TASK PROMPT: For each entry below, copy the text exactly and leave out any picture.

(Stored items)
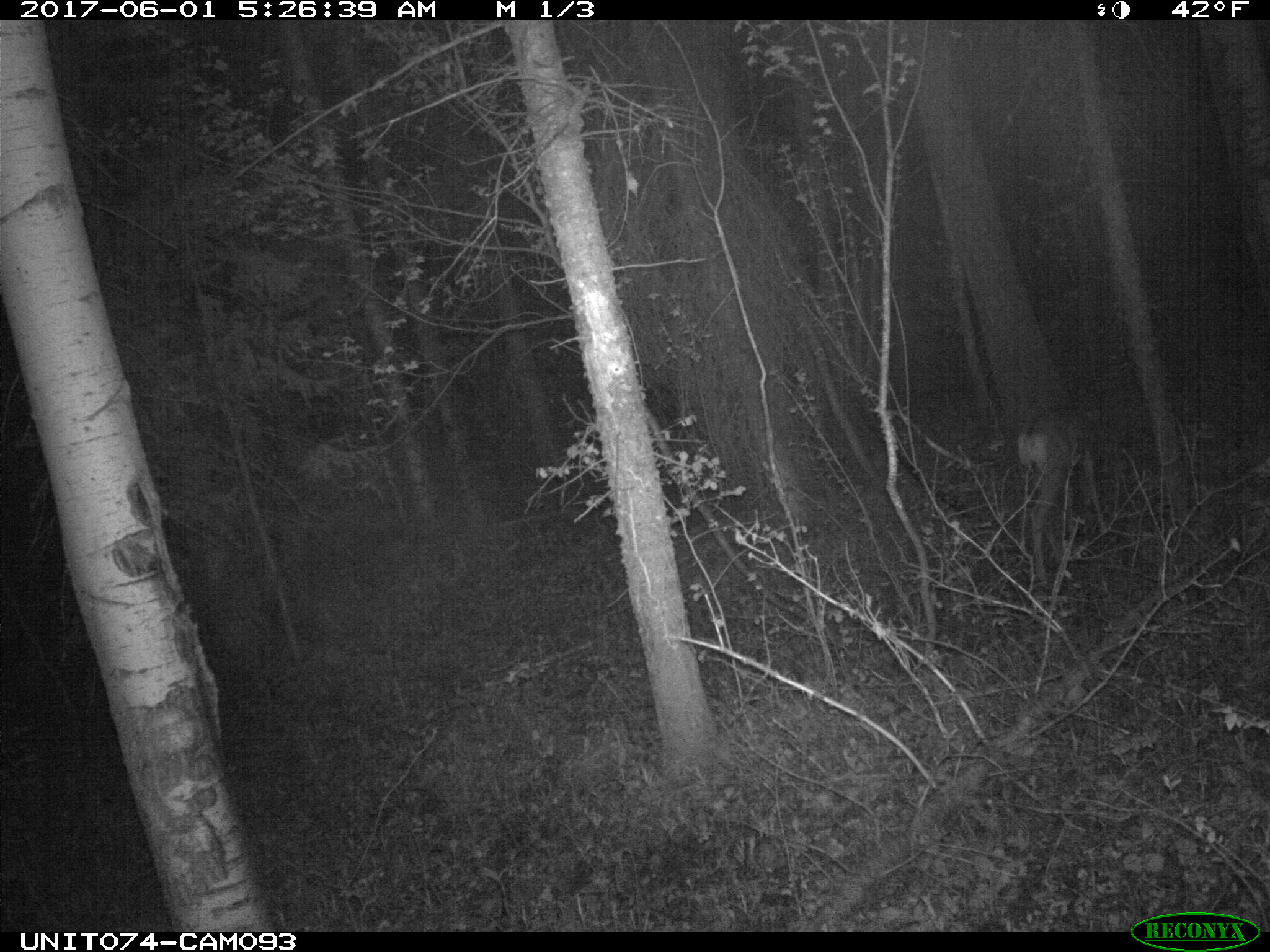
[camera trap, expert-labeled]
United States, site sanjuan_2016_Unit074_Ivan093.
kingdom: Animalia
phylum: Chordata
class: Mammalia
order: Artiodactyla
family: Cervidae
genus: Odocoileus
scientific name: Odocoileus hemionus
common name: mule deer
Odocoileus hemionus (mule deer).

REPLY TO THE TASK:
[camera trap, expert-labeled]
United States, site sanjuan_2016_Unit074_Ivan093.
kingdom: Animalia
phylum: Chordata
class: Mammalia
order: Artiodactyla
family: Cervidae
genus: Odocoileus
scientific name: Odocoileus hemionus
common name: mule deer
Odocoileus hemionus (mule deer).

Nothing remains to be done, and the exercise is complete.